Voices

Taking Brattleboro back?

How deep do one’s roots need to be to qualify as a ‘real Vermonter’?

Mindy Haskins Rogers (mindyhaskinsrogers.com) writes and teaches in western Massachusetts.


NORTHAMPTON, MASS.-What does it mean to be a "real Vermonter?"

I was born and raised in Brattleboro, but I have generally eschewed the claim. Its parameters have always seemed murky, and I can't embrace the boast of inclusion when it is so often used to exclude.

I remember those "Take back Vermont" signs that emerged when Vermont introduced civil unions - the first measure in the country that offered legal recognition to same-sex couples. The message confused me: Take it back, from whom? And who has a right to claim such a proprietary interest in an entire state?

This is not to say that I don't love my home state. I do. I love the way Vermonters stop and offer help when they see a car broken down by the side of the road, and how they often have the tools and know-how to fix it. I love that the first time I heard the term "mutual aid" I realized it just meant neighbors helping neighbors as we always had - without naming it.

But recently, I have been hearing folks in Brattleboro talk about "taking back our town" - a new and more localized version of the old call.

* * *

Nativist rhetoric contains inherent challenges. Most current residents are not indigenous - the Abenaki people were largely displaced when Vermont was settled by foreigners. So how deep do one's roots need to be to qualify as a "real Vermonter"? Is being born in Vermont enough? What about living there for decades?

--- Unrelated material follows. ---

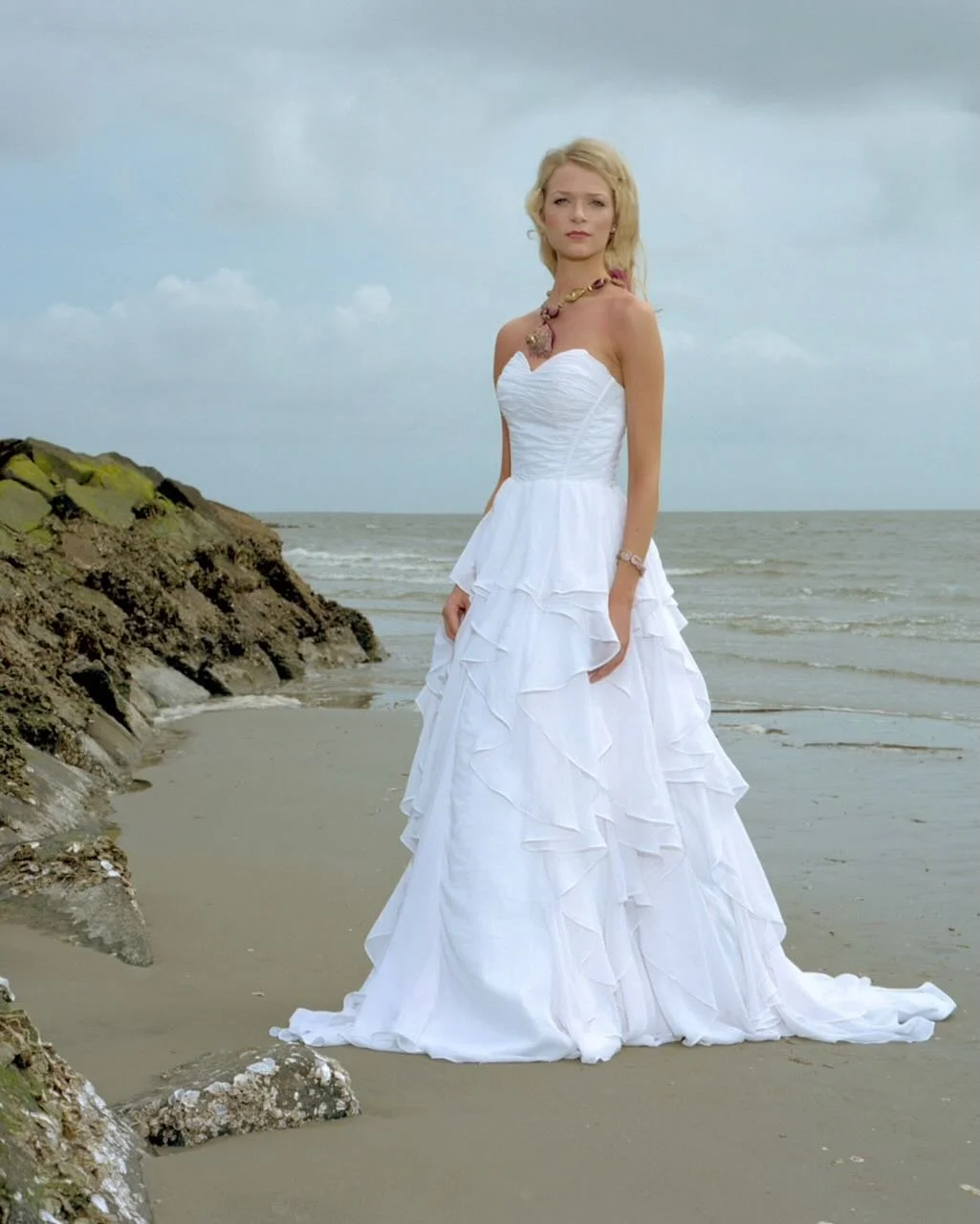 A woman in a white wedding dress standing on a beach with rocks and the ocean in the background.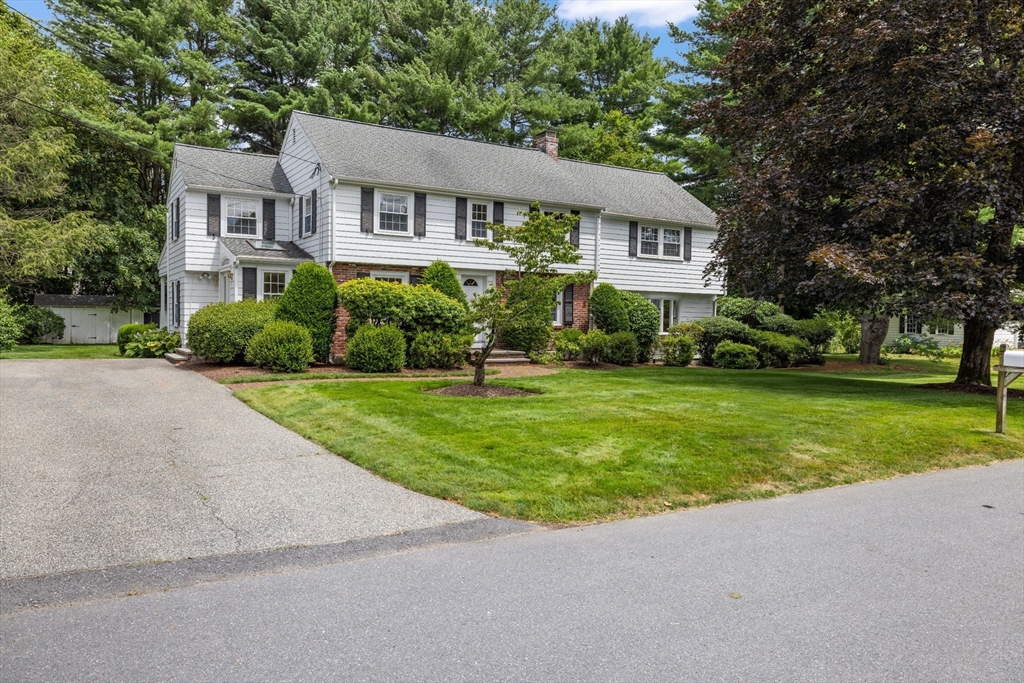 8 Hawthorne Road Lexington, MA 02420 - Photo 1 of 1 a front view of a house with a yard and green space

There is an impactful history to Vermont's nativism. During the late 19th to early 20th centuries, Vermont Sen. William P. Dillingham worked tirelessly to limit U.S. and Vermont immigration to white, Anglo-Saxon Protestants. At a time when rural Vermont was suffering from underpopulation, he arranged the printing of flyers to be sent to Sweden, hoping to entice Scandinavian immigrants rather than Irish Catholics, southern or eastern Europeans, or people from Asian countries.

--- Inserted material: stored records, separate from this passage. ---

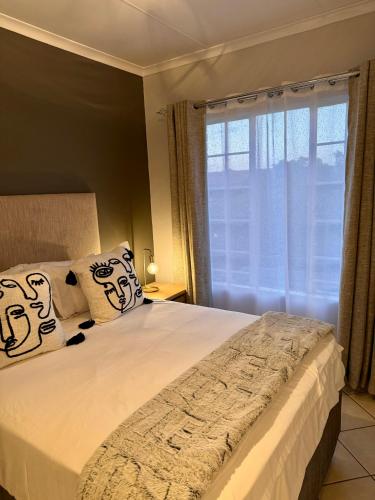 a bedroom with a large bed with a window at Centurion La Creme Apartments in Centurion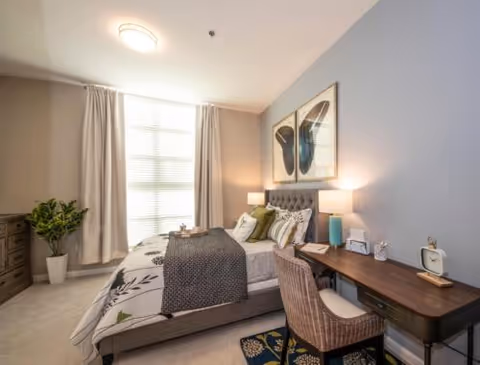 A cozy bedroom with a large window covered by light curtains, a bed with patterned bedding and multiple pillows, a wooden desk with a chair, two table lamps, and framed butterfly artwork on the wall.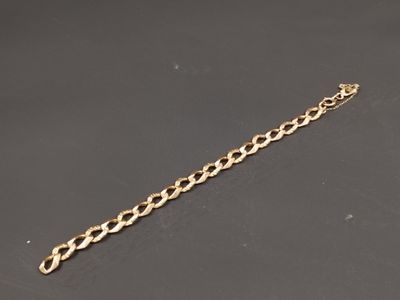gros plan d'un bracelet en chaîne en or sur une surface noire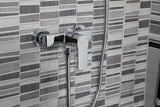 Nástěnná páková sprchová baterie Optima Cube Way v chromovém provedení s oblým moderním designem.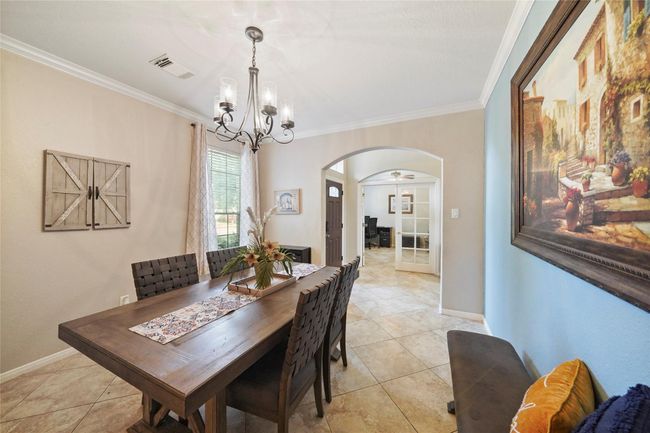 This dining area features a stylish chandelier. The room is well-lit with natural light from a large window, and it opens into a hallway with an arched entrance leading to additional living spaces. | Image 5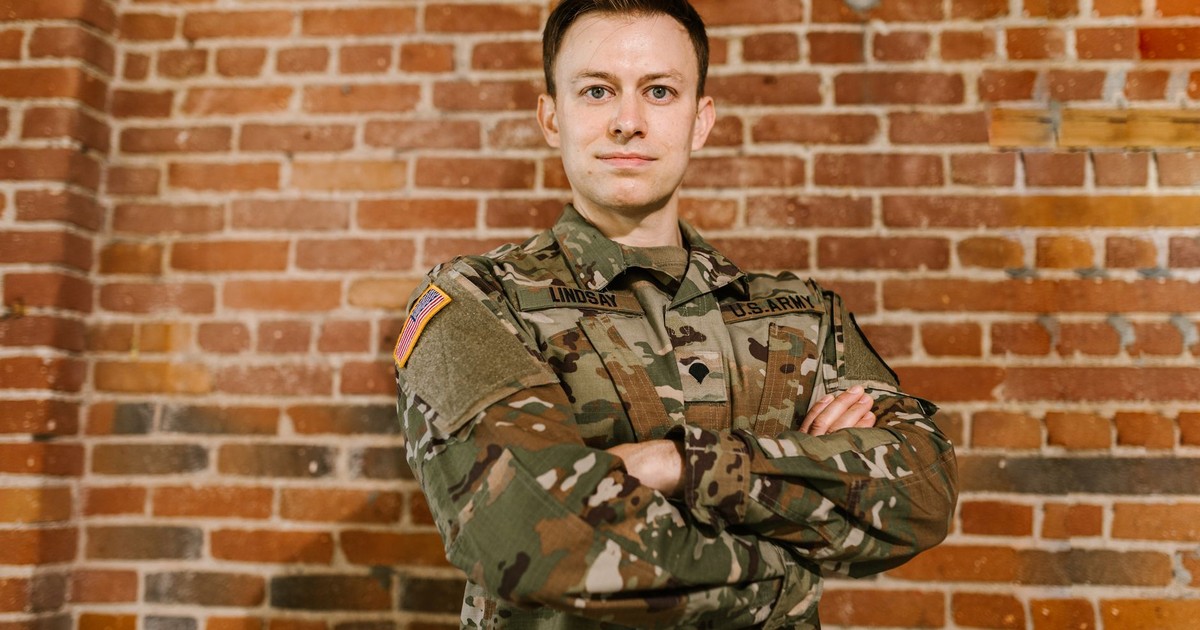 US Army soldier standing confidently with arms crossed against a brick wall, embodying pride and honor.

The senator and his supporters were unabashed in their intent to preserve the racial and religious homogeneity of the state and the country, though they often cloaked that intent in arguments about education, language, and assimilation.

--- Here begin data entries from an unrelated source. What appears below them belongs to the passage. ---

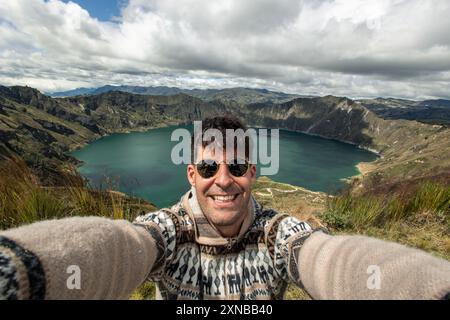 Ein multirassischer hispanischer junger Mann macht ein Selfie mit einer Kamera vor der malerischen Quilotoa-Lagune in Ecuador. Das Bild erfasst den lebendigen tur Stockfoto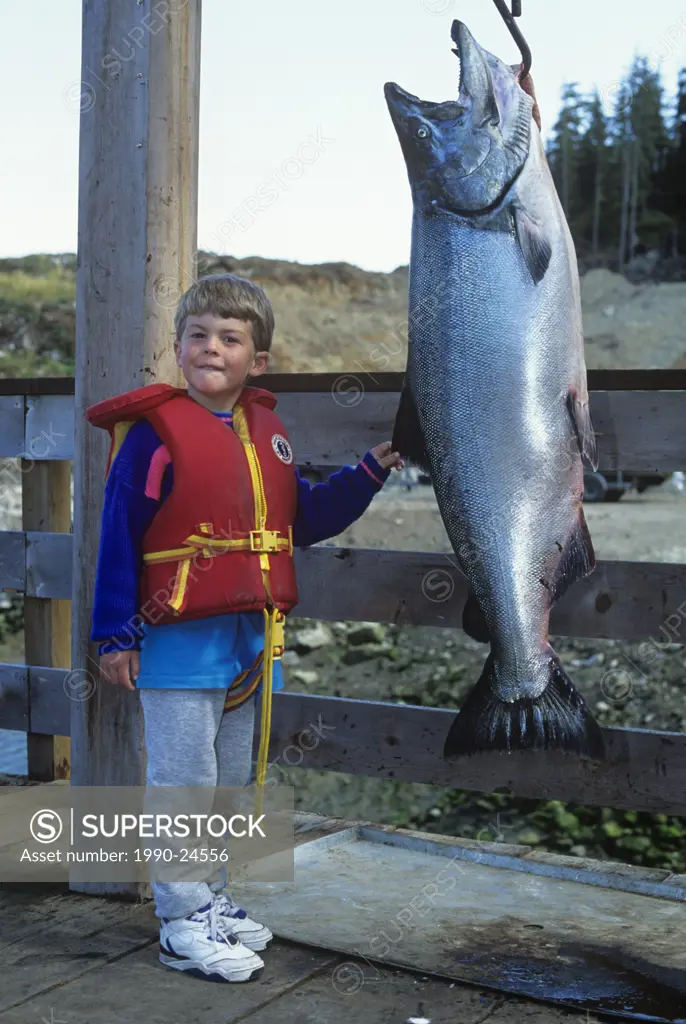 Six year old boy and 50 lb chinook salmon, Telegraph Cove, British Columbia, Canada
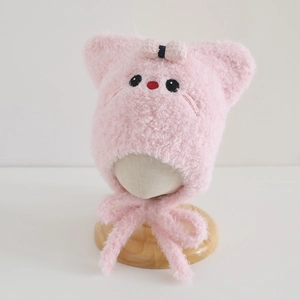 Detailed view of pink plush baby hat with cat ears, soft faux fur and bow ties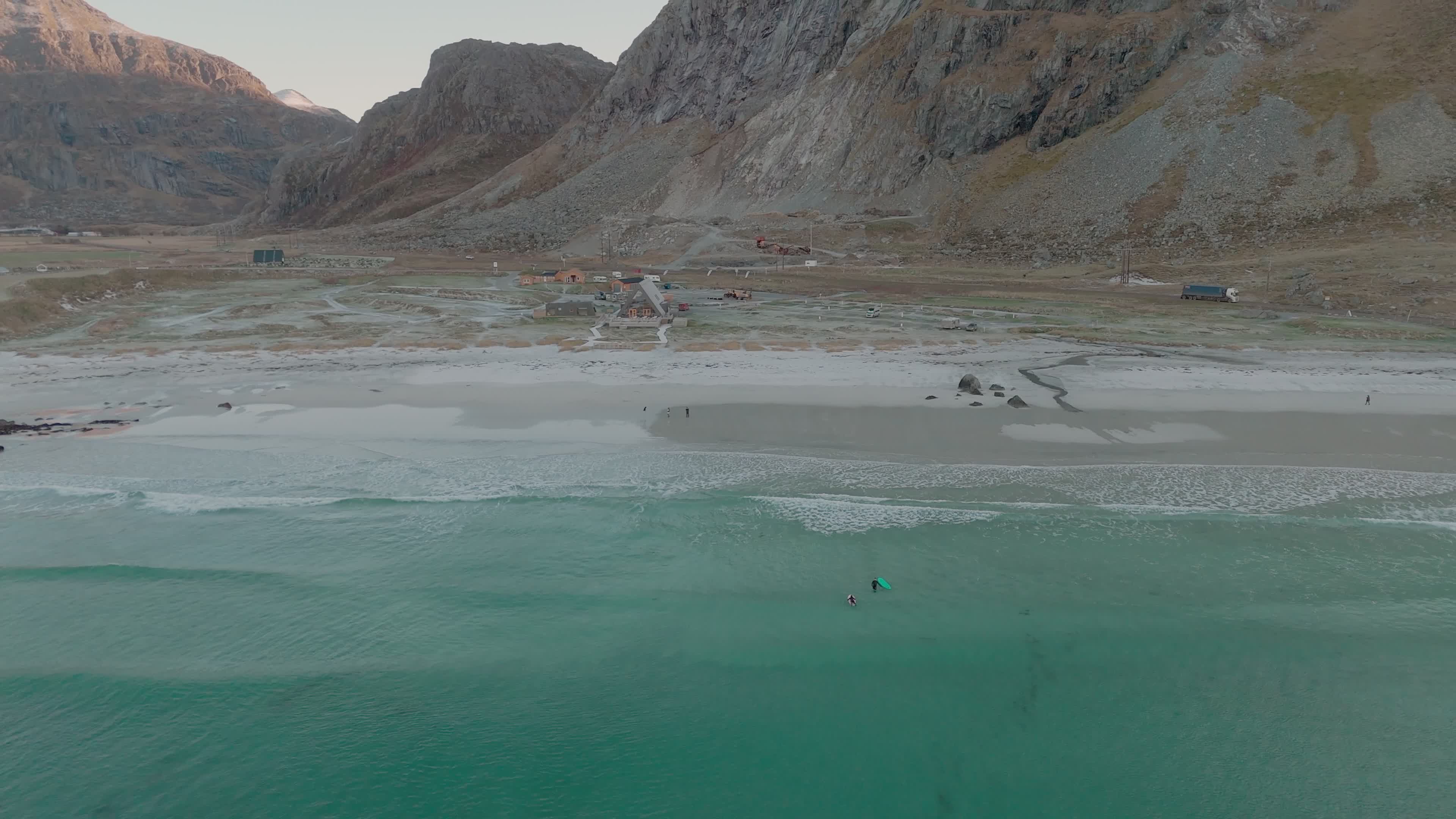 Drone View Of People Practicing Surfing In The Lofoten Islands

Dillingham's efforts resulted in a 1921 law that shaped U.S. immigration for decades. The law introduced quotas for immigrants from different countries based on the number of descendants of each country already living in the U.S. as of 1910 and effectively favored immigration from northern and western Europe. In 1924, President Calvin Coolidge signed a law to make these changes even stronger.

"It closed the door on almost all new Asian immigration and shut out most European Jews and other refugees fleeing fascism and the horrors of the Holocaust in Europe," immigration scholars Muzaffar Chishti and Julia Gelatt write.

"One of the most restrictive immigration laws in U.S. history, it played a key role in ending the previous era of largely unrestricted immigration. Its numerical limits on annual arrivals and use of national-origins quotas, aided by Great Depression–era restrictions, limited religious, ethnic, and racial diversity, and sharply reduced the size of the country's foreign-born population for four decades," they note.

I wonder whether Vermonters who echo those "take back" sentiments are aware of this discriminatory history.

* * *

Brattleboro has been afflicted with devastating hardships in recent years, from the housing crisis to the opioid epidemic to increasing crime. Rising taxes have exacerbated locals' stress.

Yet residents and representatives show up at Selectboard meetings and even at state-level committee meetings to oppose funding for programming that might alleviate those problems and make the town a better place for everyone.

Some have asserted that these problems have been brought by "outsiders." Some have expressed a belief that if affordable housing, a new shelter, or additional human services are available in town, it will attract more people who "aren't from around here."

Nativist sentiments like these often arise out of economic anxiety or out of fear, and these are scary times. Nativist movements are often backward-looking, conjuring up some past time its proponents consider to have been better, or maybe even "great."

I think of the last time my car broke down in Brattleboro, just a few years ago. I couldn't complete a call for a tow truck because so many people pulled over to help me, even with my Massachusetts license plates masking my Vermont pedigree.

If Brattleboro is going to harken back to some nostalgic image of its former self, I hope it will be the one I admire - the one in which people try to help each other whenever they can.

This Voices Viewpoint was submitted to The Commons.